Anyhow, Minister Paschal Donohoe has just ruined whatever bit of Christmas spirit I did manage to muster up in the past week. He has tightened the legal reins on the NCT obligation at a time when there is nobody available to test my car for at least three months. I’m sure I’m not the only one who can’t be fitted in between now and March, but the prospect of being an outlaw or being marooned for three months is freaking me out even more than the prospect of burning the turkey again this year.

The car is just going on four years old and is in great nick. I was going to trade it in, but someone told me that I’d never get one as good again. I don’t think it even needs an NCT, but that’s beside the point. Road safety is too important an issue for me to be getting uppity over my immaculate wheels being subjected to the indignity of a test.

I rang the NCT early on Monday morning to see if I could get a cancellation. A very nice man answered and said he could do nothing about it because “the system” was down. “Ring back again in half an hour,” he said. I did, and couldn’t get through. Definitely, I’m not the only one 
freaked out.

It’s a bit of a farce really. They’re introducing new rules on car testing and they don’t have enough people or centres to do the testing.
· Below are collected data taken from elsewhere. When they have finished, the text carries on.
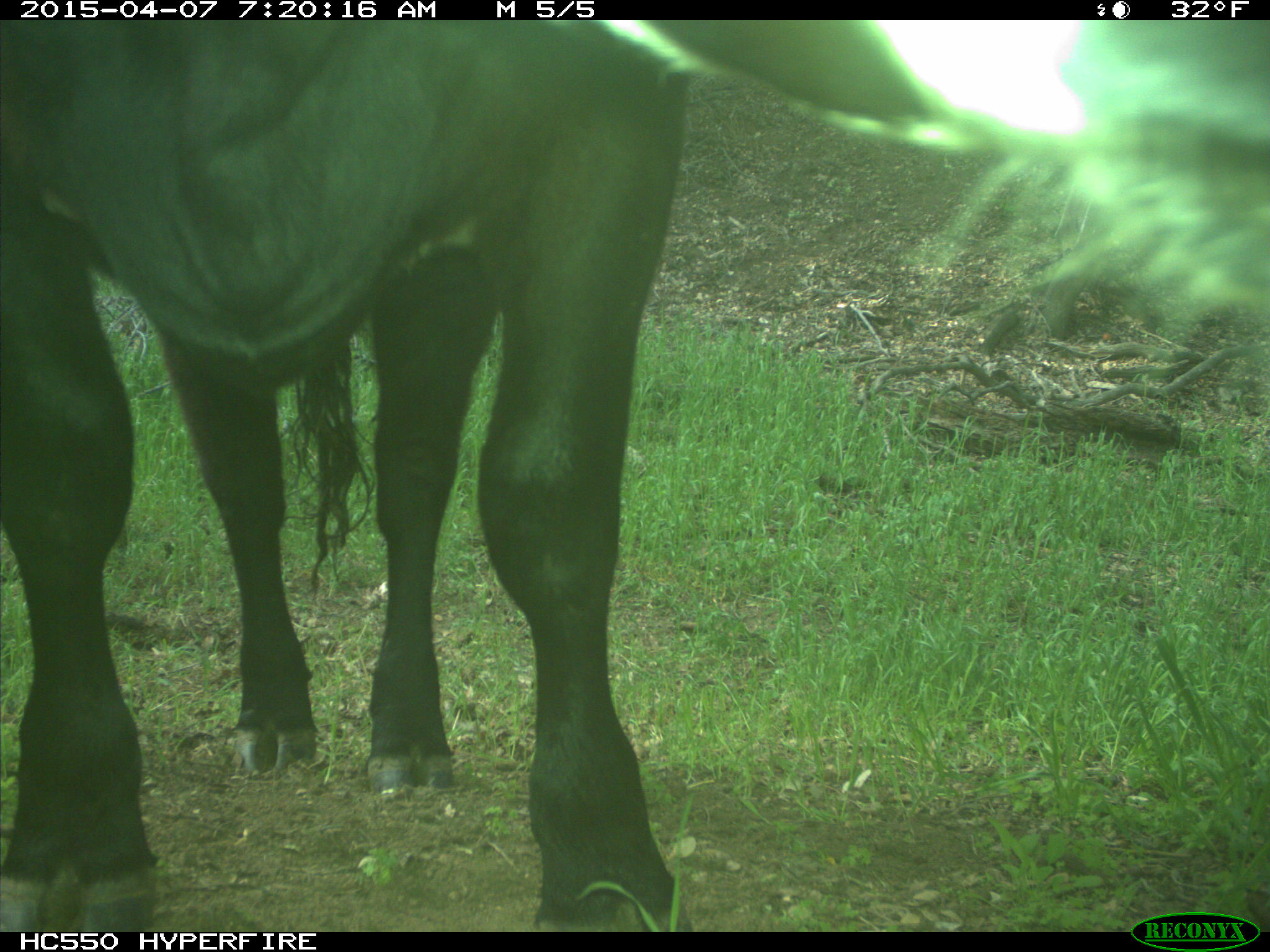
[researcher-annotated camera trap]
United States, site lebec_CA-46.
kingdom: Animalia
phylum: Chordata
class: Mammalia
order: Artiodactyla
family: Bovidae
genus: Bos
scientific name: Bos taurus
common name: domestic cow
The new rules on negotiating mini roundabouts are also posing a bit of a spatial challenge. There’s one on a hill in the middle of Ballina, where three narrow roads and an entrance to a business meet in a tight space, with a constant flow of articulated trucks using the bridge. I don’t know how the truck drivers are going to get around a mini roundabout without demolishing half the village, the ancient bridge and the hideous pillars installed a few years ago to prettify the 
place.

So where’s my Christmas spirit gone then? I don’t even know if I ever had it. Hibernation, in my opinion, is a much better way of getting through mid winter. Everyone else seems to have embraced it, but quite honestly, it leaves me cold.

At this stage I should be full of it, but I don’t feel a thing. I’m just wishing it was all over and the days were getting longer again. I’d pull a ‘sickie’ if I could, but that’s out of the question. Too many people are depending on me and my impressive, but sometimes unorthodox, culinary skills for Christmas dinner. Anyway, even when I’m genuinely sick nobody believes me.
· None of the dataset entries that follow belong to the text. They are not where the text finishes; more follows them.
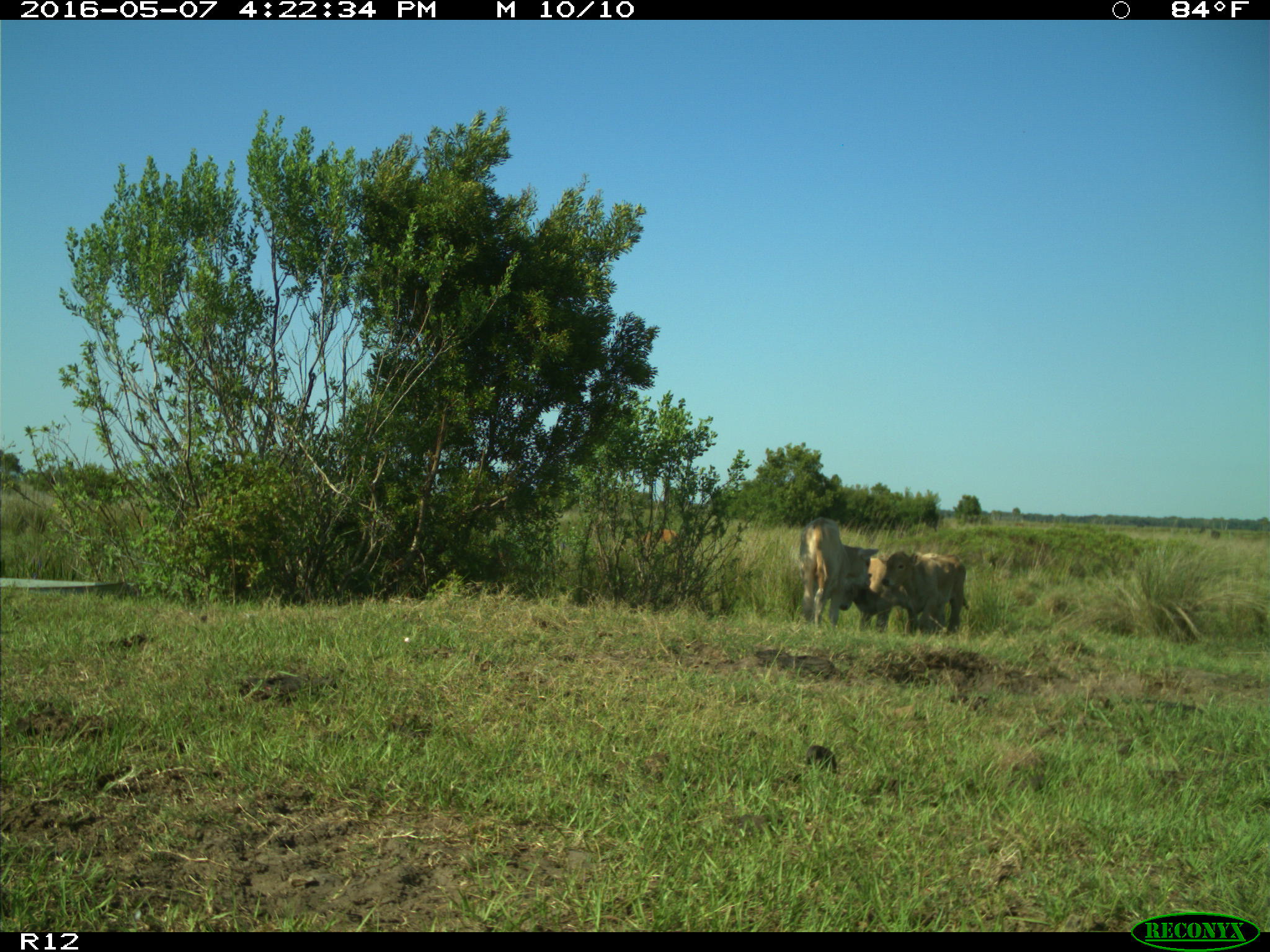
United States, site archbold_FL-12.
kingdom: Animalia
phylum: Chordata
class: Mammalia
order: Artiodactyla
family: Bovidae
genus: Bos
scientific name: Bos taurus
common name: domestic cow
The best part of Christmas, I’m told, lies in the preparation. But really, what’s so great about hard work, forced revelry or being stuck in a Christmas rush, buying last minute junk in sheer desperation and feeling completely overwhelmed by the cult of consumerism?

“Oh, for Heavens sake, get into the spirit of Christmas and enjoy the general bonhomie that pervades in the run up to the annual celebration of the birth of Christ,” I’m told. The Christmas spirit is contagious, they say. Everyone catches it in the end. I’ll be full of good cheer before I know it, whether I like it or not, and I’ll have to detox in January to make up for over celebrating.

But the thing I’ve just discovered is that I’m not alone in my unseasonable disgruntlement. There are many others out there who don’t get the Christmas spirit and they don’t even have to book an NCT test without a slot available. Unlike me, some of them aren’t even haunted by the ghost of Christmas past. Others think that there’s something wrong with them and they’re looking for help on the internet. How to get into the Christmas spirit!

I looked up a few tips myself and learned that the first thing I should do is deck the halls with boughs of holly, put up a Christmas tree and put a seasonal smile on my face while I’m at it. Maybe I should even get over my aversion to tacky ostentation and put dazzling lights on the roof, if that’s what it takes. That, however, is not an option. Hubby, who has just cleaned the gutters for the fifth time in two months, made it clear that he wasn’t going up on the roof anymore this year, for love or money or the spirit of Christmas.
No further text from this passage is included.